Codici consiglia: non rispondere ad e-mail sospette, non inserire dati personali, non inviare mai denaro e accedere ai siti solo attraverso gli indirizzi web ufficiali.

Phishing: può essere considerata una delle truffe più diffuse del momento, in particolare per la sua quantità di tentativi di abbordaggio, visto che punta molto sulla quantità delle potenziali vittime. In cosa consiste? Il Phishing si basa sull’atto di mandare una e-mail ad un utente, spacciandosi per un’azienda riconosciuta, di fiducia, nel tentativo di rubargli i dati personali a scopo di truffa e furto di identità.

L’e-mail indirizza l’utente ad un sito che richiede di aggiornare i propri dati personali, come password, numeri di carte di credito, conto corrente, che l’azienda di fiducia già tiene. Il sito però è una truffa, finalizzata per rubare i dati sensibili dell’utente. Si consideri che è molto semplice “copiare” un sito internet come quello di una organizzazione famosa, basta copiare il codice HTML.

Il Phishing si riferisce insomma allo scambio di brand/carte di credito e si ispira al concetto di “fishing”, l’idea che quando viene gettata un’esca molti la ignorano, ma qualcuno sarà tentato ad abboccare. Sono molti i cittadini che hanno contattato il Codici per segnalare e-mail anomale e veri e propri tentativi di truffa. Molti lamentano comunicazioni da parte di presunte società di carte di credito, che chiedono di aggiornare i propri dati personali cliccando su un link specifico. Tutto ciò per scongiurare la possibile sospensione dell’account utente.

I truffatori si spacciano anche per importanti banche che avvisano di un blocco del login. Dopo numerosi tentativi di accesso non riusciti, si legge nella e-mail, la banca ha deciso di bloccare il conto ed appare magicamente un link da cliccare per ricevere il codice di sblocco.
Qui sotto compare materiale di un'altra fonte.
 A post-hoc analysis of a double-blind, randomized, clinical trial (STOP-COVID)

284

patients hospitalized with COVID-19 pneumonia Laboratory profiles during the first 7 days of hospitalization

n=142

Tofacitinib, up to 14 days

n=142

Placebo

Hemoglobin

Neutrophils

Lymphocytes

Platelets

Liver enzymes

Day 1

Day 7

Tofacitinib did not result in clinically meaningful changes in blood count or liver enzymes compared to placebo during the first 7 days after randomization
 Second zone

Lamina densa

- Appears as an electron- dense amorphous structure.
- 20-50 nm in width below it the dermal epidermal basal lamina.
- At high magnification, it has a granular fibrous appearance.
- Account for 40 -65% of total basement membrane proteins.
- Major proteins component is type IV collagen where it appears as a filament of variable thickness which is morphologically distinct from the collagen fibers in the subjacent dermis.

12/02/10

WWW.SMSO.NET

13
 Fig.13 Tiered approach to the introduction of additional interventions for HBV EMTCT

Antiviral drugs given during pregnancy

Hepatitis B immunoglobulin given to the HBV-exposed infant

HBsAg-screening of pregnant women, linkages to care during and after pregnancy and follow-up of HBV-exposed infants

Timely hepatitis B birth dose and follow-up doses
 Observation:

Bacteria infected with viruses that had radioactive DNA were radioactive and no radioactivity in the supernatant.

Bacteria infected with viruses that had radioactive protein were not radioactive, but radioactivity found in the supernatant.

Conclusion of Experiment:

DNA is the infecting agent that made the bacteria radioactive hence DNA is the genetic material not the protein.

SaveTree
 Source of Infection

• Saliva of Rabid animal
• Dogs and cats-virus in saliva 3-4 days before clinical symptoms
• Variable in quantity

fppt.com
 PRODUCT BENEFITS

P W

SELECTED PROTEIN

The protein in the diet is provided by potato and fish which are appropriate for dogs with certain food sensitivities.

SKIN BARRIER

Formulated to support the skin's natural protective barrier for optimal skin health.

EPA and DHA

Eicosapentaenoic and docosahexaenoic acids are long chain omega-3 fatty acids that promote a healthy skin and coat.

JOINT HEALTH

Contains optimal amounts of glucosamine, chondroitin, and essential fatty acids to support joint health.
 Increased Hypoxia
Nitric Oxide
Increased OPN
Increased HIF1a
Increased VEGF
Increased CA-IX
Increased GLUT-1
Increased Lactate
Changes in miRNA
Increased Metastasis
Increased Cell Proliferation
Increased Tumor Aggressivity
Queste le ipotesi più comuni, ma è necessario anche fare attenzione alle comunicazioni di finte bollette di elettricità o gas e comunicazioni da parte di società telefoniche fasulle.

“Il phishing è una delle truffe più diffuse al momento ed è molto ben congeniata, per questo è bene fare molta attenzione – commenta Ivano Giacomelli, Segretario Nazionale del Codici – l’associazione invita i cittadini a non rispondere alle e-mail sospette, non inserire i propri dati personali e non inviare mai denaro. Si consiglia, infine, di accedere ai siti solo attraverso gli indirizzi web ufficiali e accreditati”.